The system we just built has some draw backs:

  1. The proxy container mechanism means that the Slurm cluster is not suitable for general use.
  2. All the CFiddle jobs run as the same user -- cfiddle.

These decisions are both driven by the desire for simplicity. In particular, proxy containers avoid the need maintain user accounts or directories across the worker nodes.

A more elegant installation, would keep user accounts synchronized across the head node and the workers, provide unified home directories across the machines, and then use the worker nodes themselves be members of the Slurm cluster.

Possibly useful

https://github.com/nateGeorge/slurm_gpu_ubuntu

Munge Key

Grab the munge uid and group we will use, and build the munge use and group

. config.sh
groupadd munge -g $MUNGE_GID
useradd munge -u $MUNGE_UID -g $MUNGE_GID

Install munge which will generate /etc/munge/munge.key as a side effect.

apt-get install -y munge 

Later, if you need to change, it

mungekey
chown munge:munge /etc/munge/munge.key

Notes

Where To Get Servers

For testing we use Equinix Metal. Their c3.small.x86 instances are reasonably cheap ($0.75/hour) and work well. They are not available in all zones, so you might have to hunt for them when provisioning machines.

AWS has bare metal servers but they are huge (e.g., 100s of cores) and very expensive.

For courses we use a cluster of 12 small Intel blade servers provided by our institution. We used to use Equinix for courses too, but it is a bit pricey.

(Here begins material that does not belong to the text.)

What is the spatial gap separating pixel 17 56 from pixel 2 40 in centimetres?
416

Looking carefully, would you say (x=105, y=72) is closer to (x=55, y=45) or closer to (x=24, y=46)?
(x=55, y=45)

How Many Servers Do You Need?

We have typically have ~215 students and at peak times (e.g., right before a homework is due), the 12 servers are saturated.

When we were using Equinix, we would manually scale up the cluster size when load spiked. The problem is that Equinix sometimes runs out of a particular instance type, which can be a problem because results need to match across machines. We just told students to work early and hoped instances were available.